## Job item:
Copy the records below word for word, starting at the first record and ending at the record that contains "What is the 2019".

## Supplied material:
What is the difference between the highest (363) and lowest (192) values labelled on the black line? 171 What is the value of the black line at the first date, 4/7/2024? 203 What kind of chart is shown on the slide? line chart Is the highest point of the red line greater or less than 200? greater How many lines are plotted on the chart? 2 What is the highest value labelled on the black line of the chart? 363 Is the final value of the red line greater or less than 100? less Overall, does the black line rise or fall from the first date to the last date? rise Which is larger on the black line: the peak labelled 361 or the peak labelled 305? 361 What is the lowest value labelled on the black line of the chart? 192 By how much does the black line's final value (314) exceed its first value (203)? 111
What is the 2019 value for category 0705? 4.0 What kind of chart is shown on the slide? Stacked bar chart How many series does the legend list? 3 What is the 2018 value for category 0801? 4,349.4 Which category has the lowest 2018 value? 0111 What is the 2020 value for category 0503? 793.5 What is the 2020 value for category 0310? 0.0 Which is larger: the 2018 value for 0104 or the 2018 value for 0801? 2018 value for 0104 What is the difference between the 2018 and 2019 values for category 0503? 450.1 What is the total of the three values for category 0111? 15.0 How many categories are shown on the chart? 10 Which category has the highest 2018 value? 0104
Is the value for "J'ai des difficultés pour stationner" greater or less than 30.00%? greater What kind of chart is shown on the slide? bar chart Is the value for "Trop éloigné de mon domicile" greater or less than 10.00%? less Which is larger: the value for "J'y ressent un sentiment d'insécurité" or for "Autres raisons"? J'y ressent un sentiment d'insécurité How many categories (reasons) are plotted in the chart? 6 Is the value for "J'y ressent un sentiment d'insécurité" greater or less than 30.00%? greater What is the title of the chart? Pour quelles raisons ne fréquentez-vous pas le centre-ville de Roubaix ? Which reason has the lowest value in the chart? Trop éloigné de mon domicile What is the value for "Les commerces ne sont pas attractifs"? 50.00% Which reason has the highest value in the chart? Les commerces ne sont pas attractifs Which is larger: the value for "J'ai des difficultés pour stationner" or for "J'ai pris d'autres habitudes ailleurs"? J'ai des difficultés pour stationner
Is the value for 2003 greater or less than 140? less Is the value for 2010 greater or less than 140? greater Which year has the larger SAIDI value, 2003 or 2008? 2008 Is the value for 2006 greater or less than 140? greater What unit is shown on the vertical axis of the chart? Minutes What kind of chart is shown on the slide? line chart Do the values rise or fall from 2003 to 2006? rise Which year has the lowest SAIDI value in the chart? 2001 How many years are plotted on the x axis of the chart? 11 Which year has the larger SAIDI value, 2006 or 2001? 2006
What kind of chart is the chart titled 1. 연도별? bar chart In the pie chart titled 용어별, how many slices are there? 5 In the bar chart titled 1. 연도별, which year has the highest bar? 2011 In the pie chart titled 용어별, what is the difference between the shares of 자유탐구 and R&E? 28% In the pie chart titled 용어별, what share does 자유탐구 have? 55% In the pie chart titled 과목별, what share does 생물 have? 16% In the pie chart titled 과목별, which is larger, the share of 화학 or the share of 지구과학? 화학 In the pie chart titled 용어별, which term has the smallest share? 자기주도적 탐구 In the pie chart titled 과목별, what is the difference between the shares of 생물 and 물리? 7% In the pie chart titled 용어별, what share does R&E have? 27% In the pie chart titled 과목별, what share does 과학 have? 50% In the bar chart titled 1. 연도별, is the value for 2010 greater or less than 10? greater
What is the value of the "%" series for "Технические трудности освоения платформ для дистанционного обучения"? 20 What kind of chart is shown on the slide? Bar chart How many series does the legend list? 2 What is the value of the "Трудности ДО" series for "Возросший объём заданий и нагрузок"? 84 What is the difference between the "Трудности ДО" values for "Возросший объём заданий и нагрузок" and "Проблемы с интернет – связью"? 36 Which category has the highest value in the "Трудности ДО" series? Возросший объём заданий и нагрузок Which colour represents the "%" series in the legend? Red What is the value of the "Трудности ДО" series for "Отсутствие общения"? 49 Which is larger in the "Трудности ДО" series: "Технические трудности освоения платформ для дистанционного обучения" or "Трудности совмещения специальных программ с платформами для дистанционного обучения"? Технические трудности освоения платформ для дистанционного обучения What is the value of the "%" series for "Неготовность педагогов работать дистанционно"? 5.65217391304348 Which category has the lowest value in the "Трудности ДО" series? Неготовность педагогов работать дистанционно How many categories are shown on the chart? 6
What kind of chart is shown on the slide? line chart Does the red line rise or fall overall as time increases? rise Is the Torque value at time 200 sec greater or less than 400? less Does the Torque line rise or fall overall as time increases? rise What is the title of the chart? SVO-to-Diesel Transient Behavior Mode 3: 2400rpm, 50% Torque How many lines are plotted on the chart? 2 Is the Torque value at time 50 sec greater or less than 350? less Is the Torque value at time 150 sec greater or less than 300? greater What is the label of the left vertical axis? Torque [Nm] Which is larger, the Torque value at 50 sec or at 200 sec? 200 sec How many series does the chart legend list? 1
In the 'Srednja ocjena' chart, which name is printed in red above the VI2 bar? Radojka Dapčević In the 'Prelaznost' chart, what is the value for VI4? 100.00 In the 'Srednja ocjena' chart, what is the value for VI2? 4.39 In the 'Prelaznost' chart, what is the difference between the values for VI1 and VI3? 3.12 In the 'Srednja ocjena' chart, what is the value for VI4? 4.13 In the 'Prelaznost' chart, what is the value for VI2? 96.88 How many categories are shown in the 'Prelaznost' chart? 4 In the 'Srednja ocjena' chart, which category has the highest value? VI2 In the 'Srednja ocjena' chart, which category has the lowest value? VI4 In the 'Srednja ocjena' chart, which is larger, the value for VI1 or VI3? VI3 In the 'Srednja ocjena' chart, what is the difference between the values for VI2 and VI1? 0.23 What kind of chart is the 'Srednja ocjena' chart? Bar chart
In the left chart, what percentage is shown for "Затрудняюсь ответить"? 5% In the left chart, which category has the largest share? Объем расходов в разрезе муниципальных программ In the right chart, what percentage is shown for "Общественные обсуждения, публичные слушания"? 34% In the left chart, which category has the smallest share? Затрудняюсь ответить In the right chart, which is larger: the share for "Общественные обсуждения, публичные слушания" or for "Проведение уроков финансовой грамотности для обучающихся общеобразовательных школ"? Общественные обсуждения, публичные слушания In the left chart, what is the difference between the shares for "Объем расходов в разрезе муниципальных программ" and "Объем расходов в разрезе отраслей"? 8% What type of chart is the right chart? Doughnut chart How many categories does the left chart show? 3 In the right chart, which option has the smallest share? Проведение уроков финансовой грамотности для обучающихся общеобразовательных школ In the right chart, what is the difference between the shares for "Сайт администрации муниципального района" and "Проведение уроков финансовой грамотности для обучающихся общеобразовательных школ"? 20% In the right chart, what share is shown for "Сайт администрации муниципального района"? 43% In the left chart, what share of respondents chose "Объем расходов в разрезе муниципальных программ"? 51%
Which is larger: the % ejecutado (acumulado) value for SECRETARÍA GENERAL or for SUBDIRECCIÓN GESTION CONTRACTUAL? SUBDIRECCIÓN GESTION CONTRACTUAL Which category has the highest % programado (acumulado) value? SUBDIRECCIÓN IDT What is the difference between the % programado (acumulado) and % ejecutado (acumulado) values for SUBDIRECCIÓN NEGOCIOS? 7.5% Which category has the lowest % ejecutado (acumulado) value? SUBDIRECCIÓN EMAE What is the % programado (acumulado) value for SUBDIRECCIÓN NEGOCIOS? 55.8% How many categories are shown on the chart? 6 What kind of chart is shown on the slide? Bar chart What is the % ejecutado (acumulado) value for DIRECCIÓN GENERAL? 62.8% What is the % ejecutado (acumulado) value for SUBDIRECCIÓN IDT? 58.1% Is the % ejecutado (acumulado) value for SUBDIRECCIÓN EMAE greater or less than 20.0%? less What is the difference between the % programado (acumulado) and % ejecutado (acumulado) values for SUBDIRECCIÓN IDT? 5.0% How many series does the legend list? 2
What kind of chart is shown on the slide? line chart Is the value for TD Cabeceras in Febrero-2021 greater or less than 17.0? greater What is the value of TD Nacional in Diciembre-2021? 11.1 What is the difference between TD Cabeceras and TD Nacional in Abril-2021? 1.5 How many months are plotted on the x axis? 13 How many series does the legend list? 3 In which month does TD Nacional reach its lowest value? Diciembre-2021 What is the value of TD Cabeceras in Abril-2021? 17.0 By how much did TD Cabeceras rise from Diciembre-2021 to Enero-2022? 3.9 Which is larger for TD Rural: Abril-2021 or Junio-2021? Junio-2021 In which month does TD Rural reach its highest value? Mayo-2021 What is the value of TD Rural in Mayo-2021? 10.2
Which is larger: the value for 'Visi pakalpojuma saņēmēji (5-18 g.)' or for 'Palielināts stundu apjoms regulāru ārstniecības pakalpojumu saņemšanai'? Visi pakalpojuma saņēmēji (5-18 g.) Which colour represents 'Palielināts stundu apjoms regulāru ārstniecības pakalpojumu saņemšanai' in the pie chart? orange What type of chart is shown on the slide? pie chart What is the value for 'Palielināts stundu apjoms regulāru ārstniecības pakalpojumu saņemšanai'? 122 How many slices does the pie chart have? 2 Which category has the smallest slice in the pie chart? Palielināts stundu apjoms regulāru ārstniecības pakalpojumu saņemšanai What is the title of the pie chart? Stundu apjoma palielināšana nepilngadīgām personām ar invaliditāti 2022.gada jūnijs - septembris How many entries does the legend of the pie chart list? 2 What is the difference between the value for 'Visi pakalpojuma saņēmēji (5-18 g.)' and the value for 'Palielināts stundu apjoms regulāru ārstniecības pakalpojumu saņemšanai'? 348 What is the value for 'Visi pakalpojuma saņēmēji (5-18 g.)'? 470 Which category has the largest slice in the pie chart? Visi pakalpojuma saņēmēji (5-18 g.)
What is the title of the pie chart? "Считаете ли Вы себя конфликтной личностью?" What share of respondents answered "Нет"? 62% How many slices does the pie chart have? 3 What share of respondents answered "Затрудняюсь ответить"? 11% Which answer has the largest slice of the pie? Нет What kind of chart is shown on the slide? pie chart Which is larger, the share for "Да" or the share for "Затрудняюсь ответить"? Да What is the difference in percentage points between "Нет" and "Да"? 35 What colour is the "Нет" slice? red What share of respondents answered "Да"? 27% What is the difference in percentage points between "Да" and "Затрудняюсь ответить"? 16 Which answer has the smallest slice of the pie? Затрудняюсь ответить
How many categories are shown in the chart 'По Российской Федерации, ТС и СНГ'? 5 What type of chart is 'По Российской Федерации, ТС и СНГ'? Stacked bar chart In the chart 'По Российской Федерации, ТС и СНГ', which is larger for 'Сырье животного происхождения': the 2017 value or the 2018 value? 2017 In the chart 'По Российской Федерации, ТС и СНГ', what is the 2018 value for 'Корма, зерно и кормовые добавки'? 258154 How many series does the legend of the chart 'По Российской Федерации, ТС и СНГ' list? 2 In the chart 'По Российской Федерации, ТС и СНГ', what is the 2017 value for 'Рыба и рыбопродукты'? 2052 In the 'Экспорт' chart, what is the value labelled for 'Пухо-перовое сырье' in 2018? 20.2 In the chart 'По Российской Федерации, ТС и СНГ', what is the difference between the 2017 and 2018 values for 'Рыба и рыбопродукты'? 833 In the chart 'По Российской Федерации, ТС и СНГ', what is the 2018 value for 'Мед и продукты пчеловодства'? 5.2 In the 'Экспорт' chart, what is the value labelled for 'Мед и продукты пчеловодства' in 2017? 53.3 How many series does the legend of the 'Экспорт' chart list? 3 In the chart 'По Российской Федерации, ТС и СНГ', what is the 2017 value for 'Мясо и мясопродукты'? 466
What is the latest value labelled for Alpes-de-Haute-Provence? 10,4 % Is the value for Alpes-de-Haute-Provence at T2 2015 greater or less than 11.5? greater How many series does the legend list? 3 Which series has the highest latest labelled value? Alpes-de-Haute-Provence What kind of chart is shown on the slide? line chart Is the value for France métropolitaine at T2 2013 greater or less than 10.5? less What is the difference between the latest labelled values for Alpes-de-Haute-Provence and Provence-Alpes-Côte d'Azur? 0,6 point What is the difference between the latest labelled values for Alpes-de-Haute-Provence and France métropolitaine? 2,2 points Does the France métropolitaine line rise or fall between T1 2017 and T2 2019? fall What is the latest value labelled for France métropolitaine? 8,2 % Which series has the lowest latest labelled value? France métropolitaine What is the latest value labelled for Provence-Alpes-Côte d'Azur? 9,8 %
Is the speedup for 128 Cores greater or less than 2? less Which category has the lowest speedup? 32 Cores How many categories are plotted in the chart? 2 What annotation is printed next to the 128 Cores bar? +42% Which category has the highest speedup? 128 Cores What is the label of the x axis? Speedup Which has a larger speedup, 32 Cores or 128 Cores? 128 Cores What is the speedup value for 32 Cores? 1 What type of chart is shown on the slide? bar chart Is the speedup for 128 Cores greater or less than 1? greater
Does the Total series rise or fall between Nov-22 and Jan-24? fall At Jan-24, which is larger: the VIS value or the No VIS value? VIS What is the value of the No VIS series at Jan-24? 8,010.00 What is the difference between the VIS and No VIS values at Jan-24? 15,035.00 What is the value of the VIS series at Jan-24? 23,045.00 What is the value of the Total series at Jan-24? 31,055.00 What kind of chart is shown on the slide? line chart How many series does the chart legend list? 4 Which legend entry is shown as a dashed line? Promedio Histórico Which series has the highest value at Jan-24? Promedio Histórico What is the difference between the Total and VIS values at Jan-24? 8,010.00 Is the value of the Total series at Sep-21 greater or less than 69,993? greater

## Exercise answer:
What is the difference between the highest (363) and lowest (192) values labelled on the black line? 171 What is the value of the black line at the first date, 4/7/2024? 203 What kind of chart is shown on the slide? line chart Is the highest point of the red line greater or less than 200? greater How many lines are plotted on the chart? 2 What is the highest value labelled on the black line of the chart? 363 Is the final value of the red line greater or less than 100? less Overall, does the black line rise or fall from the first date to the last date? rise Which is larger on the black line: the peak labelled 361 or the peak labelled 305? 361 What is the lowest value labelled on the black line of the chart? 192 By how much does the black line's final value (314) exceed its first value (203)? 111
What is the 2019 value for category 0705? 4.0 What kind of chart is shown on the slide? Stacked bar chart How many series does the legend list? 3 What is the 2018 value for category 0801? 4,349.4 Which category has the lowest 2018 value? 0111 What is the 2020 value for category 0503? 793.5 What is the 2020 value for category 0310? 0.0 Which is larger: the 2018 value for 0104 or the 2018 value for 0801? 2018 value for 0104 What is the difference between the 2018 and 2019 values for category 0503? 450.1 What is the total of the three values for category 0111? 15.0 How many categories are shown on the chart? 10 Which category has the highest 2018 value? 0104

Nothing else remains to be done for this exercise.